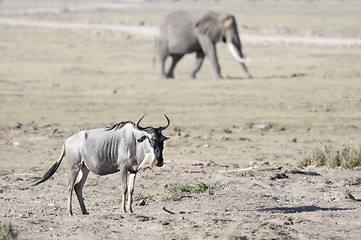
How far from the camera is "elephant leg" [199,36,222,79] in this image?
88.1ft

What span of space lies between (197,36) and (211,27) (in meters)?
0.56

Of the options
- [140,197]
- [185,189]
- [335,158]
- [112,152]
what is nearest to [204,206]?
[185,189]

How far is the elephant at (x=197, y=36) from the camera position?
27406 millimetres

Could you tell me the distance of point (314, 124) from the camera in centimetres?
1928

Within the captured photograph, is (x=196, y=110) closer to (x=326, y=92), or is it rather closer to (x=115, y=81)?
(x=326, y=92)

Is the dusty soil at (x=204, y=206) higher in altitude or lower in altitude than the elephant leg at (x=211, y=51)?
lower

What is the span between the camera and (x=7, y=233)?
8516mm

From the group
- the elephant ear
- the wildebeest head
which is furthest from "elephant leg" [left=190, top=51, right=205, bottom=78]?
the wildebeest head

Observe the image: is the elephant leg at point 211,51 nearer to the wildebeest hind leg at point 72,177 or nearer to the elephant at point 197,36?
the elephant at point 197,36

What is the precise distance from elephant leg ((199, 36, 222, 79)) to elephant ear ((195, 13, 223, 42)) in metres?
0.18

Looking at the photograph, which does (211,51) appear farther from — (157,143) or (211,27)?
(157,143)

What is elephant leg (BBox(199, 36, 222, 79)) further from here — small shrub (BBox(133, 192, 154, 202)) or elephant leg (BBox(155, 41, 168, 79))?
small shrub (BBox(133, 192, 154, 202))

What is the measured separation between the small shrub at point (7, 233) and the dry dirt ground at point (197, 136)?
0.94ft

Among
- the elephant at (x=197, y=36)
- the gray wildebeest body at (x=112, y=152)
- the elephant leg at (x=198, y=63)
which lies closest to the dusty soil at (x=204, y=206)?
the gray wildebeest body at (x=112, y=152)
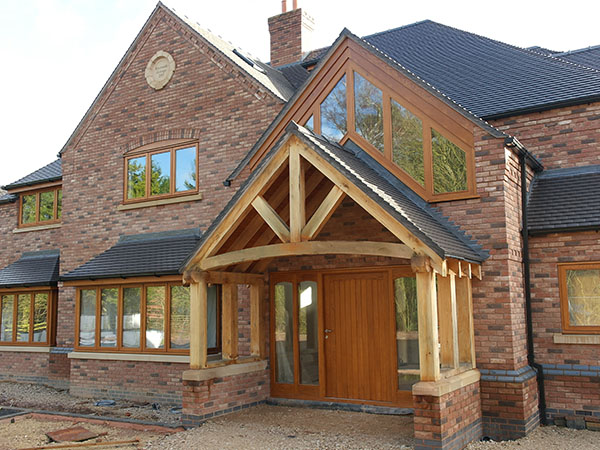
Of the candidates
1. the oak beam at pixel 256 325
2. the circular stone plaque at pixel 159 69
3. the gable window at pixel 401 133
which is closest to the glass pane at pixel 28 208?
the circular stone plaque at pixel 159 69

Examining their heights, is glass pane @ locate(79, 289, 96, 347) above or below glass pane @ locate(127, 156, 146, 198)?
below

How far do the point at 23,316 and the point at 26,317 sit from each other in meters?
0.14

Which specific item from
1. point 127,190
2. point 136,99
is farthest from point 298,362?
point 136,99

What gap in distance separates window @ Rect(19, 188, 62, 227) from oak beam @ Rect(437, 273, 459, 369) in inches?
475

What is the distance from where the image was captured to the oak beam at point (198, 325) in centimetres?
970

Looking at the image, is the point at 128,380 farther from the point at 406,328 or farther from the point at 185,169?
the point at 406,328

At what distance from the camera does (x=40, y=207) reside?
56.8 ft

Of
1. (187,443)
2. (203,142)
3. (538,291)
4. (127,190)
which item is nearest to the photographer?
(187,443)

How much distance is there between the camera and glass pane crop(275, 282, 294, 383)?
11.1 m

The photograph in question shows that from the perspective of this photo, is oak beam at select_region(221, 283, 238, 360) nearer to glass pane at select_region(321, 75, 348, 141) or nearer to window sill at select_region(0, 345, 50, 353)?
glass pane at select_region(321, 75, 348, 141)

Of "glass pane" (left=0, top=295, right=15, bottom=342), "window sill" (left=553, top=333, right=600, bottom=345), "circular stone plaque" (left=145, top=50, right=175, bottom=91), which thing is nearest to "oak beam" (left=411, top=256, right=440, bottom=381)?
"window sill" (left=553, top=333, right=600, bottom=345)

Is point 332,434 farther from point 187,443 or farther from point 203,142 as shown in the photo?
point 203,142

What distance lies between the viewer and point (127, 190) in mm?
14180

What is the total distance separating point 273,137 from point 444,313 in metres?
4.84
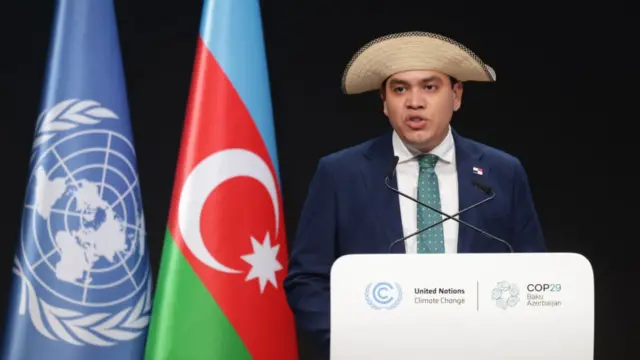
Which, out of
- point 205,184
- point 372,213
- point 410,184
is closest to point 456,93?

== == ==

What you should do:
Omit the pictures, then quote the rest of the material above exactly.

Solved problem:
How far from the camera is "elephant leg" [199,36,222,79] in this image?
88.1ft

What span of space lies between (197,36) and (211,27) (in meters)?
0.56

Of the options
- [140,197]
- [185,189]
- [335,158]
- [112,152]
what is nearest to [204,206]?
[185,189]

How far is the elephant at (x=197, y=36) from the camera position?
27406 millimetres

Could you tell me the distance of point (314, 124) from the camera in centimetres?
1928

Within the captured photograph, is (x=196, y=110) closer to (x=326, y=92), or is it rather closer to (x=115, y=81)?
(x=326, y=92)

Is the dusty soil at (x=204, y=206) higher in altitude or lower in altitude than the elephant leg at (x=211, y=51)?
lower

What is the span between the camera and (x=7, y=233)?
8516mm

From the group
- the elephant ear
- the wildebeest head
which is furthest from "elephant leg" [left=190, top=51, right=205, bottom=78]?
the wildebeest head

Observe the image: is the elephant leg at point 211,51 nearer to the wildebeest hind leg at point 72,177 or nearer to the elephant at point 197,36?
the elephant at point 197,36

What is the precise distance from elephant leg ((199, 36, 222, 79)) to elephant ear ((195, 13, 223, 42)) in metres?
0.18

Looking at the photograph, which does (211,51) appear farther from — (157,143) or (211,27)?
(157,143)

What is elephant leg (BBox(199, 36, 222, 79)) further from here — small shrub (BBox(133, 192, 154, 202)) or elephant leg (BBox(155, 41, 168, 79))?
small shrub (BBox(133, 192, 154, 202))

What is the measured separation between the small shrub at point (7, 233) and the dry dirt ground at point (197, 136)?
0.94ft

Among
- the elephant at (x=197, y=36)
- the gray wildebeest body at (x=112, y=152)
- the elephant leg at (x=198, y=63)
which lies closest to the dusty soil at (x=204, y=206)?
the gray wildebeest body at (x=112, y=152)
Of the candidates
1. the oak beam at pixel 256 325
2. the circular stone plaque at pixel 159 69
3. the gable window at pixel 401 133
which is closest to the glass pane at pixel 28 208?
the circular stone plaque at pixel 159 69

Examining their heights, is glass pane @ locate(79, 289, 96, 347) above or below glass pane @ locate(127, 156, 146, 198)?
below

How far do the point at 23,316 and the point at 26,317 sit from each other in meters?
0.14

Which specific item from
1. point 127,190
2. point 136,99
is farthest from point 298,362?
point 136,99

What gap in distance separates window @ Rect(19, 188, 62, 227) from oak beam @ Rect(437, 273, 459, 369) in inches?
475

What is the distance from where the image was captured to the oak beam at point (198, 325) in centimetres?
970

Looking at the image, is the point at 128,380 farther from the point at 406,328 or farther from the point at 185,169?
the point at 406,328

At what distance from the camera does (x=40, y=207) reside?
56.8 ft

Of
1. (187,443)
2. (203,142)
3. (538,291)
4. (127,190)
which item is nearest to the photographer?
(187,443)

How much distance is there between the camera and glass pane crop(275, 282, 294, 383)?
11.1 m

The photograph in question shows that from the perspective of this photo, is oak beam at select_region(221, 283, 238, 360) nearer to glass pane at select_region(321, 75, 348, 141) or nearer to window sill at select_region(0, 345, 50, 353)?
glass pane at select_region(321, 75, 348, 141)

Of "glass pane" (left=0, top=295, right=15, bottom=342), "window sill" (left=553, top=333, right=600, bottom=345), "circular stone plaque" (left=145, top=50, right=175, bottom=91), which thing is nearest to "oak beam" (left=411, top=256, right=440, bottom=381)?
"window sill" (left=553, top=333, right=600, bottom=345)

Is point 332,434 farther from point 187,443 or farther from point 203,142 as shown in the photo?
point 203,142

What distance lies between the viewer and point (127, 190) in mm?
14180

What is the total distance separating point 273,137 from point 444,313 in metres?
4.84
Which, out of
- point 205,184
- point 372,213
- point 410,184
is closest to point 456,93?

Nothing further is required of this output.